Electronic – a receiving antenna be impedance matched to 50 ohm instead of a lower impedance

antennaimpedance-matchingRF

I'm in the process of getting to grips with RF design and am having some trouble understanding why we should always match antennas to \$50\Omega\$.

I understand from the maximum power transfer theorem that if you have a fixed source (e.g. \$50\Omega\$) that you cannot change as a designer/user, then the maximum power transfer occurs if you set your load impedance to be the same as your source impedance. Therefore, if you are using an antenna as a transmitter, then you'd want to make the antenna (load) impedance equal to the impedance of the source for maximum power transfer into the antenna – so you match your antenna to \$50\Omega\$.

However, what if you are only using your antenna to receive? In that case the fixed variable is the load impedance (i.e. your receiver) which will be fixed at \$50\Omega\$ as below (I've also drawn the transmission line for completeness):

schematic

simulate this circuit – Schematic created using CircuitLab

If \$Z_L\$ is fixed (\$50\Omega\$), then the maximum received power will be when the voltage across its terminals is maximized. The voltage across \$Z_L\$ is (potential divider):
$$
V_{Z_L} = V_s \frac{Z_L}{Z_L+Z_S}
$$

\$Z_L\$ is fixed but we can "control" \$Z_S\$. Maximum voltage across \$Z_L\$ (and hence maximum power to the load) occurs when \$Z_S=0\Omega\$

Therefore, following this logic, you'd ideally want your receiving antenna to have a very low impedance (as close to \$0\Omega\$ as possible).

I'm probably missing quite a few fundamental concepts here but at the moment, the only reason I can think to match a receiving antenna to \$50\Omega\$ is in order to avoid re-reflections back to the load. However, if the load itself is already matched well to its \$50\Omega\$ transmission line, there should be minimal reflections already.

Best Answer

However, what if you are only using your antenna to receive?

An antenna (e.g. monopole) has a complex impedance characteristic versus frequency: -

enter image description here

Picture from my answer here.

So, if you are tuned into a frequency that makes the antenna exactly a quarter wavelength (0.25 on the X axis above), it presents an impedance that is roughly 37 ohms resistive plus about 21 ohms inductive.
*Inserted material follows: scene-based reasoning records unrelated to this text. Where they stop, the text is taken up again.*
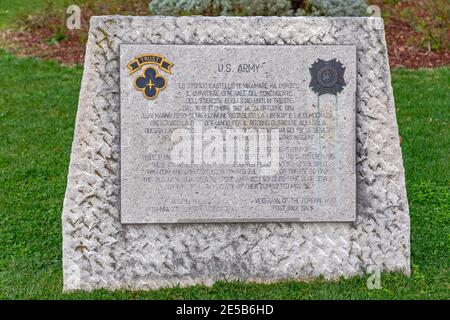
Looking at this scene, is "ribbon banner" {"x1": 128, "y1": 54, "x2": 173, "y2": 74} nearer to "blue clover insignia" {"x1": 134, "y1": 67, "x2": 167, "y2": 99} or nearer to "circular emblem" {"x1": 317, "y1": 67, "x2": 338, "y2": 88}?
"blue clover insignia" {"x1": 134, "y1": 67, "x2": 167, "y2": 99}

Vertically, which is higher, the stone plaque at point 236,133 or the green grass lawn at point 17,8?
the green grass lawn at point 17,8

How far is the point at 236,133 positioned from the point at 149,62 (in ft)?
2.25

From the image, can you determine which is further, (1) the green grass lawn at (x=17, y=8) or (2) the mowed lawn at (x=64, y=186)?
(1) the green grass lawn at (x=17, y=8)

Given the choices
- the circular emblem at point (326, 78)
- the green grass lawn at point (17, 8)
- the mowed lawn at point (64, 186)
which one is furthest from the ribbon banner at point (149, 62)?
the green grass lawn at point (17, 8)

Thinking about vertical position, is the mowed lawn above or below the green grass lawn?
below

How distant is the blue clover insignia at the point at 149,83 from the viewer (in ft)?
15.9

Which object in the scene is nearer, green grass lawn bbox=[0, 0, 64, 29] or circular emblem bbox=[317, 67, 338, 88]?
circular emblem bbox=[317, 67, 338, 88]

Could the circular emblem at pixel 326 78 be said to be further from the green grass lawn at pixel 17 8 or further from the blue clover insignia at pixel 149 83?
the green grass lawn at pixel 17 8

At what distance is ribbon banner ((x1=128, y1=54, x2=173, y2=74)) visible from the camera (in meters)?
4.83

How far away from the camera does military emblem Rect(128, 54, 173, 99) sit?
4.83m

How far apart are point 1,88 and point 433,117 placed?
5.19 metres

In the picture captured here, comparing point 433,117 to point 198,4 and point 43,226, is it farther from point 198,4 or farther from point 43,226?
point 43,226

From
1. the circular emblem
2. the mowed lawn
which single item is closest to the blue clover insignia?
the circular emblem
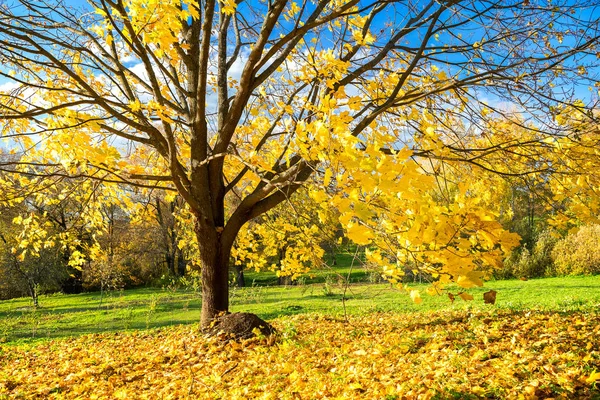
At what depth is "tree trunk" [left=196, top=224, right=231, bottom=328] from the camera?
516 centimetres

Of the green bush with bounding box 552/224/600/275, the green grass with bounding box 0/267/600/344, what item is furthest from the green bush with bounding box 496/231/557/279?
the green grass with bounding box 0/267/600/344

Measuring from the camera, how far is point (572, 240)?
56.4 ft

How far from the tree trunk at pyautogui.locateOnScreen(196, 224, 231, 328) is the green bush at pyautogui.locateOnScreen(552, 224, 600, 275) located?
53.3 feet

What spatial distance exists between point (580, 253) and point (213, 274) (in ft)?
54.6

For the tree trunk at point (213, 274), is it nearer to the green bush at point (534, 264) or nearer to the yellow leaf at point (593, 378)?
the yellow leaf at point (593, 378)

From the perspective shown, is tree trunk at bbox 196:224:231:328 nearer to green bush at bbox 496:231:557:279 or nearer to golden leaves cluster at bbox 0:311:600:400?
golden leaves cluster at bbox 0:311:600:400

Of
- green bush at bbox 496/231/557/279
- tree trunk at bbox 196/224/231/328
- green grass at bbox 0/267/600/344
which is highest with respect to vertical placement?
tree trunk at bbox 196/224/231/328

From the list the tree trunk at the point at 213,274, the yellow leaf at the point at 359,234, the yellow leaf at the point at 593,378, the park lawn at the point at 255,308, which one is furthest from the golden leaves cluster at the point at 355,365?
the park lawn at the point at 255,308

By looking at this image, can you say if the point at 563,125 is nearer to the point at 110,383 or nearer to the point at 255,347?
the point at 255,347

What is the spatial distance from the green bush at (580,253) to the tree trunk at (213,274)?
16254 mm

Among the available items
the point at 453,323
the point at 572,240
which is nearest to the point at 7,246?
the point at 453,323

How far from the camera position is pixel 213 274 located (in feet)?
17.1

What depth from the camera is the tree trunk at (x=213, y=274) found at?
516 centimetres

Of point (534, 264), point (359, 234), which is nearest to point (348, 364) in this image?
point (359, 234)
This means that you can maximize receive power transfer with a little bit of series capacitance to cancel the inductive reactance and, "produce" a receiving source having pure 37 ohms. Feed this into a matching 37 ohms to extract the most receive power.

But there's really nothing much else you can do.

A quarter wave monopole transforms the impedance of free space (roughly 377 ohms) down to 37 ohms when used at the "right frequency". Use it off-centre and the reactance can go positive (inductive) or negative (capacitive).

Therefore, following this logic, you'd ideally want your receiving antenna to have a very low impedance (as close to 0Ω as possible).

Well, you can do this - you can make the antenna intentionally "short" and it presents quite a bit of capacitive reactance and the radiation resistance will drop down to a fraction of 37 ohms (maybe 5 ohms). However, your received signal is also much smaller because the transformation ratio has dropped even lower. But, you can tune out the capacitance with series inductance and get a very highly electrically tuned antenna. Nice in some circumstances but bad in others.

Old crystal radios never had anything like a quarter wave monopole because if they did it would be nearly the length of 4 football fields (for the good old BBC long wave service at circa 200 kHz) BUT, the length was still fairly long and it's the length of the antenna that gives you the signal intensity (up to a certain point). It was still regarded as a "short" antenna though (electrically).

if you are using an antenna as a transmitter, then you'd want to make the antenna (load) impedance equal to the impedance of the source for maximum power transfer into the antenna - so you match your antenna to 50 Ω

You've got this a bit backwards - for a lot of set-ups, the antenna is somewhat distant to the transceiver and are connected via coaxial cable. Coax has a transmission impedance and, at that precise transmission impedance, signals are not reflected from a matching load. This is quite important. And so an antenna is usually matched to the coax but, an antenna (standard ones like monopoles and dipoles) don't look like 50 Ω so they are matched via a balun or resistor network at the antenna (load) end. This can mean that the transmitter end needn't match to anything like 50 Ω and, can drive its full power to the load.